Resume the news report on the U.S. government's terrorism database, picking up right after its last sentence.

-------- Text excerpt --------

By Adam Goldman
WASHINGTON — A U.S. government database of known or suspected terrorists contains the names of about 25,000 Americans or legal residents, which represents about 2 percent of the total number of people in the vast intelligence files. According to the National Counterterrorism Center, there were 1.1 million people, many with multiple spelling variations, in the classified database as of December 2013. The government draws from the database when it places individuals on its no-fly list.
The number of people in the database more than doubled after a terrorist tried unsuccessfully to blow up a Detroit-bound airliner on 2009, according to secret documents leaked to the online magazine The Intercept and published Tuesday. Since late 2010, "analysts have created more than 430,000 terrorism-related person records and deleted 50,000 subjects whose nexus to terrorism was refuted or did not meet current watchlisting criteria," the documents show.
The Associated Press also reported similar figures Tuesday, citing newly released information provided by the National Counterterrorism Center. The database, called the Terrorist Identities Datamart Environment, or TIDE, was created after the Sept. 11, 2001 terror attacks.
The counterterrorism center said in a statement that "TIDE — in supporting the watchlisting system — provides a critical layer in our counterterrorism defenses."
The documents obtained by The Intercept also indicated that the government, with the assistance of the CIA, is in the midst of a major effort to obtain biometric data on people in the database. The records say analysts have added 730,000 biometric files to the database; some of those files include fingerprints, iris scans and facial photographs.
As of last year, the database contained 860,000 biometric files related to 144,000 people.
In 2013, The Intercept said, the government collected biometric information from U.S. driver's licenses. The Intercept said 2,400 images were provided and placed in the database.

-------- Supplied data --------

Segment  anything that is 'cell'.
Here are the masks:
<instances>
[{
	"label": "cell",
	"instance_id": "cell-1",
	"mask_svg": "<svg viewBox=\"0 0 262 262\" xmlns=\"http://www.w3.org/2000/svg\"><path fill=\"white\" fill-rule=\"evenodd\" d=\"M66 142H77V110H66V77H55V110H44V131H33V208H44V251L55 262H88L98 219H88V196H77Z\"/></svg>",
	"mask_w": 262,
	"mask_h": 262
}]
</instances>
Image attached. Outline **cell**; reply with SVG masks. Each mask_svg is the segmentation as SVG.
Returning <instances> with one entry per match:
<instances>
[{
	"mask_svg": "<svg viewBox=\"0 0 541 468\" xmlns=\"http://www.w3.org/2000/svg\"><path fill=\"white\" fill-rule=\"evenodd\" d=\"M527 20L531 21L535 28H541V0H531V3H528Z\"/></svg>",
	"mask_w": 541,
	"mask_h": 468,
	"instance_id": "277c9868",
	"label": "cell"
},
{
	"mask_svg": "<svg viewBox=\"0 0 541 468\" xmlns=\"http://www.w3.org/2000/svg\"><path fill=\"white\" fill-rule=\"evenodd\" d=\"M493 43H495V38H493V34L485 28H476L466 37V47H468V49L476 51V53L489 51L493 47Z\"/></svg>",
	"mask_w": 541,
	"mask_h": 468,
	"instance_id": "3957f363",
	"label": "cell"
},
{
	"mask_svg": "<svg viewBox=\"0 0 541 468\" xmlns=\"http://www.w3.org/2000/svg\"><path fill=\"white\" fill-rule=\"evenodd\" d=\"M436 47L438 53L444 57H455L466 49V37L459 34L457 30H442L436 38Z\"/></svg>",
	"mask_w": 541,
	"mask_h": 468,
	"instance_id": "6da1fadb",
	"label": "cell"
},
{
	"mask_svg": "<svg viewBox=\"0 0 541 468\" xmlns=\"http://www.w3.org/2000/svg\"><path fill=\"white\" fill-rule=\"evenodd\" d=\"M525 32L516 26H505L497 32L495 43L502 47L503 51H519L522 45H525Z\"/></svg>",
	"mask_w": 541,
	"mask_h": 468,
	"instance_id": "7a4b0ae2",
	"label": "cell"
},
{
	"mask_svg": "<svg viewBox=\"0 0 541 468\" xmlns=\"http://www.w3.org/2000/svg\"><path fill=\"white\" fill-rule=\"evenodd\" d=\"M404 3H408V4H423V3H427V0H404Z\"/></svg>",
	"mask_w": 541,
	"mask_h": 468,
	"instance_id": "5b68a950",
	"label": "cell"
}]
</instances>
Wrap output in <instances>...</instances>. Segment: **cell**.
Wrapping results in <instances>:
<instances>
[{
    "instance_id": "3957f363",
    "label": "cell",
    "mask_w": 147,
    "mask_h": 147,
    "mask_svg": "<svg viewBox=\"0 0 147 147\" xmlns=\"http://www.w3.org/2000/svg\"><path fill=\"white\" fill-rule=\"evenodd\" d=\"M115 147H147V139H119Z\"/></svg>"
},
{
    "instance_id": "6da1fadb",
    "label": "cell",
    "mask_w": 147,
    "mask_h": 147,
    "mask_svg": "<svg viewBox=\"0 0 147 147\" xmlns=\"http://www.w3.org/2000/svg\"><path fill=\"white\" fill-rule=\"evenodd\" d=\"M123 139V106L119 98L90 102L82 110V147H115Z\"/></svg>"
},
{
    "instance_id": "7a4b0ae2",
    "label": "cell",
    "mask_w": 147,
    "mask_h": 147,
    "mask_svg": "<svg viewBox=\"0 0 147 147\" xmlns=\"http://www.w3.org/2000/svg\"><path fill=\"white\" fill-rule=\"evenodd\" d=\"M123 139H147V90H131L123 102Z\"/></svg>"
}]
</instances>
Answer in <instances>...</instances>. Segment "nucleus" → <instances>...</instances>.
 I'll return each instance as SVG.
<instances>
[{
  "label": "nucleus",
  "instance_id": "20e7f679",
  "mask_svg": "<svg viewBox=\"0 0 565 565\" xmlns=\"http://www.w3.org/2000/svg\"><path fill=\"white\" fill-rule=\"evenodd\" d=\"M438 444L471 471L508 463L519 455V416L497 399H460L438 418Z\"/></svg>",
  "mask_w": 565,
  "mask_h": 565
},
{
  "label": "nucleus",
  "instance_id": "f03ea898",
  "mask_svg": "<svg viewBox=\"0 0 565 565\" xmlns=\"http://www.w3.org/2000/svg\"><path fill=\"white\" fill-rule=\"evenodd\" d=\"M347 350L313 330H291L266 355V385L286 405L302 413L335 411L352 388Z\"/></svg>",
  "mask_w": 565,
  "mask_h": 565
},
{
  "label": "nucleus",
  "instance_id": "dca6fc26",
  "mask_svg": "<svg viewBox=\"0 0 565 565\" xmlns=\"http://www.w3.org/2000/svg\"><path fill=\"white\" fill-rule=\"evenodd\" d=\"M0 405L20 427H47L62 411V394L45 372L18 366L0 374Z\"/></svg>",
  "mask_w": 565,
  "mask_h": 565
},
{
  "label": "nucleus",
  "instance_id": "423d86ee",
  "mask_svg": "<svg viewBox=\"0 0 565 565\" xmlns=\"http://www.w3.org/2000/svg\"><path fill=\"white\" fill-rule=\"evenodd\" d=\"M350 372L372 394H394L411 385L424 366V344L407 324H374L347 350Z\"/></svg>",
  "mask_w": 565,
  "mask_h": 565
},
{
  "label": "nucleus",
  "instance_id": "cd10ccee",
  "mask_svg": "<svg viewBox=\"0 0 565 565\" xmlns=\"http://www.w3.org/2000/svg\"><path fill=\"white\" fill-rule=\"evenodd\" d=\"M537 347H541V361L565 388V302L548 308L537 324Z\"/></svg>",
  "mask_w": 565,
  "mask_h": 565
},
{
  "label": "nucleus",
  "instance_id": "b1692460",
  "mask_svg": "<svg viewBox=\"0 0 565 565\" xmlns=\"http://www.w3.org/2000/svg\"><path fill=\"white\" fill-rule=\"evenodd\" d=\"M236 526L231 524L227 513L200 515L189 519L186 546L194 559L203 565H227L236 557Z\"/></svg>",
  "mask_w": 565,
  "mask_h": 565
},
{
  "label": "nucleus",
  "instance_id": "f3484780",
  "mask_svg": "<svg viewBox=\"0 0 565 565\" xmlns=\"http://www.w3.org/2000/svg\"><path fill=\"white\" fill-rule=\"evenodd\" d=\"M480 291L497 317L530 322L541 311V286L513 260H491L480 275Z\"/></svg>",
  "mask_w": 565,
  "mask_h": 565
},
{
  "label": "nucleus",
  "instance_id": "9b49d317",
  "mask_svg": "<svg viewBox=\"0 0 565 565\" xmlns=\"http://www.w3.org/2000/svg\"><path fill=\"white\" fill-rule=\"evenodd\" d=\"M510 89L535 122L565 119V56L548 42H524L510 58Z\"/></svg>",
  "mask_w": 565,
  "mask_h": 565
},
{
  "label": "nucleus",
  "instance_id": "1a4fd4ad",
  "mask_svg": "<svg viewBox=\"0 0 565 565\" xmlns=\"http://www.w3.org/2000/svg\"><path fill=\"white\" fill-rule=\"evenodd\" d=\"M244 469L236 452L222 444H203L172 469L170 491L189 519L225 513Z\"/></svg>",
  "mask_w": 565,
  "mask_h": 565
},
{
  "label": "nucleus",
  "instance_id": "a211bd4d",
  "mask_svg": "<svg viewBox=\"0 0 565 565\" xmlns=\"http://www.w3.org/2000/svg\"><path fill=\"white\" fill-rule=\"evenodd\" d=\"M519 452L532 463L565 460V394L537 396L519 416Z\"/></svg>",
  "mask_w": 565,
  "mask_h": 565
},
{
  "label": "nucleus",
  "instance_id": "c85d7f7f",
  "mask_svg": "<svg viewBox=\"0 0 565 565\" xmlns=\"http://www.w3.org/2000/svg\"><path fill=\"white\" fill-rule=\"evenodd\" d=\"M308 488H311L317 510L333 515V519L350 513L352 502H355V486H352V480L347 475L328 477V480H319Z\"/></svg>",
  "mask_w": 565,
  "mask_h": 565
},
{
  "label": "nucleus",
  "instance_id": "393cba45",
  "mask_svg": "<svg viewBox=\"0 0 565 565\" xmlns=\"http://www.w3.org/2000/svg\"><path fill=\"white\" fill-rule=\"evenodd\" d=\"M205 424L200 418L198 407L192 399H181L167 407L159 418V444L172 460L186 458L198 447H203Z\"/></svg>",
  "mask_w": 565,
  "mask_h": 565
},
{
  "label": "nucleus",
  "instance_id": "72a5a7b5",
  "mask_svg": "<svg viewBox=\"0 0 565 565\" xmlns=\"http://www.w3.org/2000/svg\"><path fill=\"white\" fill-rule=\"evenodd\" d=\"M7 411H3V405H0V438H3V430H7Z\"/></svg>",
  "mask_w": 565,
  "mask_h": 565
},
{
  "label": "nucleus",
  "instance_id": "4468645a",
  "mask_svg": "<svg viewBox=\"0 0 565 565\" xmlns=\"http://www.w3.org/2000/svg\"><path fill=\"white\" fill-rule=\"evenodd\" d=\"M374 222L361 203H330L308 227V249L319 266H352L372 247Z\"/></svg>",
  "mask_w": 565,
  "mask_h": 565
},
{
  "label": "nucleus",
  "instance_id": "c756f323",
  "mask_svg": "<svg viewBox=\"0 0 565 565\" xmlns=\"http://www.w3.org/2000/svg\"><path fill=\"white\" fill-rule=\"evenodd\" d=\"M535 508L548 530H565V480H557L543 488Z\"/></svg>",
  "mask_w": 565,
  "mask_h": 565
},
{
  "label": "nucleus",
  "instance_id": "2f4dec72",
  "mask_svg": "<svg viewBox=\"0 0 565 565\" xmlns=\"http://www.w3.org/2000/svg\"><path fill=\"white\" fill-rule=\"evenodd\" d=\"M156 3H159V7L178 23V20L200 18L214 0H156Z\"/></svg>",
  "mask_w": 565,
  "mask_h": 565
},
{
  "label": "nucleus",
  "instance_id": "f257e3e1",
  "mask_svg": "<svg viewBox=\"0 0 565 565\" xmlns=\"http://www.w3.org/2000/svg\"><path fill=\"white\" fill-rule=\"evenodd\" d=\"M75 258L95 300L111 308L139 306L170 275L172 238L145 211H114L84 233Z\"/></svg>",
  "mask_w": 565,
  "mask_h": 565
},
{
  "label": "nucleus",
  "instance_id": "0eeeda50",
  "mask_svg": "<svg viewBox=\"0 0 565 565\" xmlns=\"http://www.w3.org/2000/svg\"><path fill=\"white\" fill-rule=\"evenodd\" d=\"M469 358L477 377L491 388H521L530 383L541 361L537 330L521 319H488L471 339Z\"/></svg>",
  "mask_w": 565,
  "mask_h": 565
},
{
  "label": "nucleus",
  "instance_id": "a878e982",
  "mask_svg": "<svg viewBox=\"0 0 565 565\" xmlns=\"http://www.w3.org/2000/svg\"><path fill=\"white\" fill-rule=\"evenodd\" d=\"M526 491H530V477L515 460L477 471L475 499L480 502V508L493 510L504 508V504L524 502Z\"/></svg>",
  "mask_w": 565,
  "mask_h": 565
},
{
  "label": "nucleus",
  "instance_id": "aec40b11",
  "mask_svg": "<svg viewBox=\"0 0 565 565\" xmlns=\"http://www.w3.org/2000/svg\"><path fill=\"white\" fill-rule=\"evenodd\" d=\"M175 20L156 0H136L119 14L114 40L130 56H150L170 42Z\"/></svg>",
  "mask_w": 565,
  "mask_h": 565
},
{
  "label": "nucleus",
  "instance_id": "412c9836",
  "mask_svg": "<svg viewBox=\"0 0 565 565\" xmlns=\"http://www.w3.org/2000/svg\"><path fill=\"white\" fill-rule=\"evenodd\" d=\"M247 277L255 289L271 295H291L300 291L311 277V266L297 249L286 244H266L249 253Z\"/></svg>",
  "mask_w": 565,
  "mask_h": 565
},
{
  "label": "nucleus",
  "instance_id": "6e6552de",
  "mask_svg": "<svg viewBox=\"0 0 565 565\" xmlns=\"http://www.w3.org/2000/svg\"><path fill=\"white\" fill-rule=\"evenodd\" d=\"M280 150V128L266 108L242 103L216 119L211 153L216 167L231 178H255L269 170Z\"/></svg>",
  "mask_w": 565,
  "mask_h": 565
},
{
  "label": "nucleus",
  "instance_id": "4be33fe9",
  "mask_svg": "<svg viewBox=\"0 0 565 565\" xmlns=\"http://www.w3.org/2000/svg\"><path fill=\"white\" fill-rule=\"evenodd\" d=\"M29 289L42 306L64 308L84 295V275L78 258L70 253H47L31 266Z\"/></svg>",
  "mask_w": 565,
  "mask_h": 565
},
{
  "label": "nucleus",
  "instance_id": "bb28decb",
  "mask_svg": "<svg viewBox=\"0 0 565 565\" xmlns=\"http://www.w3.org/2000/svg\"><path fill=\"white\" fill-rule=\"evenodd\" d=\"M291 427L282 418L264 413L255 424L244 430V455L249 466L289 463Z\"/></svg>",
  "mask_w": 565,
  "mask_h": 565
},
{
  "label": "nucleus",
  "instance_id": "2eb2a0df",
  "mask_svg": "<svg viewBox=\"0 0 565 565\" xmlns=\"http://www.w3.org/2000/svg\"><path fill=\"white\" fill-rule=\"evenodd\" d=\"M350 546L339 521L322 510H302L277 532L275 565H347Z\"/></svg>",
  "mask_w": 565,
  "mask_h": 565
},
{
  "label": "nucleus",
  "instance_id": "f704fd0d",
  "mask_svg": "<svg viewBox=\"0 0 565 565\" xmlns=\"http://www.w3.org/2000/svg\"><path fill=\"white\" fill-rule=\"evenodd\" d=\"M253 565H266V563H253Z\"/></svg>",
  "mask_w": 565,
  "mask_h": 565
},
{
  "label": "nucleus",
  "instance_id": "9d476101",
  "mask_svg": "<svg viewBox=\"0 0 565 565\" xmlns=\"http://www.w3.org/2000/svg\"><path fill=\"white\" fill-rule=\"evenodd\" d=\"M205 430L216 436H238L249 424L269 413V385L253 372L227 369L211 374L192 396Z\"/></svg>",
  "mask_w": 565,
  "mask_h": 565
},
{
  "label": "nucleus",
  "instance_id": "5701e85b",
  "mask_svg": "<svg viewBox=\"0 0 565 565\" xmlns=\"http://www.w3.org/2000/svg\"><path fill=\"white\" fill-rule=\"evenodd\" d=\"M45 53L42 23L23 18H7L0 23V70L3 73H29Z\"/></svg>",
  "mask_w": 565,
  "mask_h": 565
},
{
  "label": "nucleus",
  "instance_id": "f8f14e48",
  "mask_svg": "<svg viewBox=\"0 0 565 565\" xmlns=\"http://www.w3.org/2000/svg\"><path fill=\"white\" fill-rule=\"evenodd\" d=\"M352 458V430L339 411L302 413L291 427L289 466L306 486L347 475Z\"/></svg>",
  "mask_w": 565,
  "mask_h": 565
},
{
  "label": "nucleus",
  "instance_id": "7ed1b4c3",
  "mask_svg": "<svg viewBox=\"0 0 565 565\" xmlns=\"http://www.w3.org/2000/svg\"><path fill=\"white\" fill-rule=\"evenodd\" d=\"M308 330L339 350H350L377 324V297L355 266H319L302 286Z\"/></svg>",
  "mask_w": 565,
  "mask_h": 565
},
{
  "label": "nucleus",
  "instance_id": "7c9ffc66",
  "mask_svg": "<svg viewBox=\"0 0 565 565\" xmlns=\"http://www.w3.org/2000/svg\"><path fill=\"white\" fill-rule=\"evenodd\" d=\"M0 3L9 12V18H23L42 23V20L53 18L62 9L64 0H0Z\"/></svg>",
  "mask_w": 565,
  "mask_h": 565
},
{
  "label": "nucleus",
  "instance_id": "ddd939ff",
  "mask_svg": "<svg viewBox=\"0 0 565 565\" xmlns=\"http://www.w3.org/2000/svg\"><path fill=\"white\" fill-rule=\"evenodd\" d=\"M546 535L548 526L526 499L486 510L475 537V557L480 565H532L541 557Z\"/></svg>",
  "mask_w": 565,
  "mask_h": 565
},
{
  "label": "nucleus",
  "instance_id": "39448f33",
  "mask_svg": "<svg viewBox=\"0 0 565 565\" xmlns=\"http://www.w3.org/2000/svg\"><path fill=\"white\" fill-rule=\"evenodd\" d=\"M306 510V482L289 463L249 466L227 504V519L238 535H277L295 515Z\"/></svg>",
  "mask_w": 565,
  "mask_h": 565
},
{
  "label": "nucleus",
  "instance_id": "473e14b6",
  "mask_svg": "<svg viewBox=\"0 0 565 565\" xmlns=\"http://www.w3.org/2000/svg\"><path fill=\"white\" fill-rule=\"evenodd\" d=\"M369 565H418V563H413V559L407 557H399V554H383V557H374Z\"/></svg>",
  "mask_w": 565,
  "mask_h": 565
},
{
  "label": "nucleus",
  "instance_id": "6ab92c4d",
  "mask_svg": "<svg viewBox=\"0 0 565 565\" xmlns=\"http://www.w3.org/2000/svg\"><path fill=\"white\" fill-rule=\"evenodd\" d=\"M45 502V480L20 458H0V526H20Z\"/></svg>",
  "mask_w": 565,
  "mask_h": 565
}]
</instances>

--------

Exercise answer:
The government has also embraced non-traditional biometric datafields for use in TIDE, including handwriting, signatures, scars, tattoos and DNA strands. The documents also outline the government's exhaustive efforts to improve the information in the database, relying partly on the CIA's "clandestinely acquired foreign government information" to enhance "select populations."
To do this, the CIA used a secret program called "Hydra." For example, the CIA took 555 Pakistanis listed in TIDE and vetted the names against their Pakistani passports. The CIA was able to supplement the database with biometric and biographic information. The documents didn't provide any additional details about the CIA program.
Managing the database is onerous, with analysts handling an average of 250 nominations a day and 200 encounter reports along with visa applications.
In 2013, the CIA accounted for the greatest number of nominations at about 45 percent. The FBI nominated 5 percent, the lowest number of nominations.
The Intercept said the top five U.S. cities with "known or suspected terrorists" are New York; Dearborn, Michigan; Houston; San Diego; and Chicago. The Untied States put 3,200 "known or suspected terrorists" in the database because of connections with the Syria conflict, including 715 Europeans and Canadians and 41 Americans.
U.S. officials have said about 100 Americans have traveled to Syria. The FBI is monitoring about a dozen of them who have returned to the United States, officials said.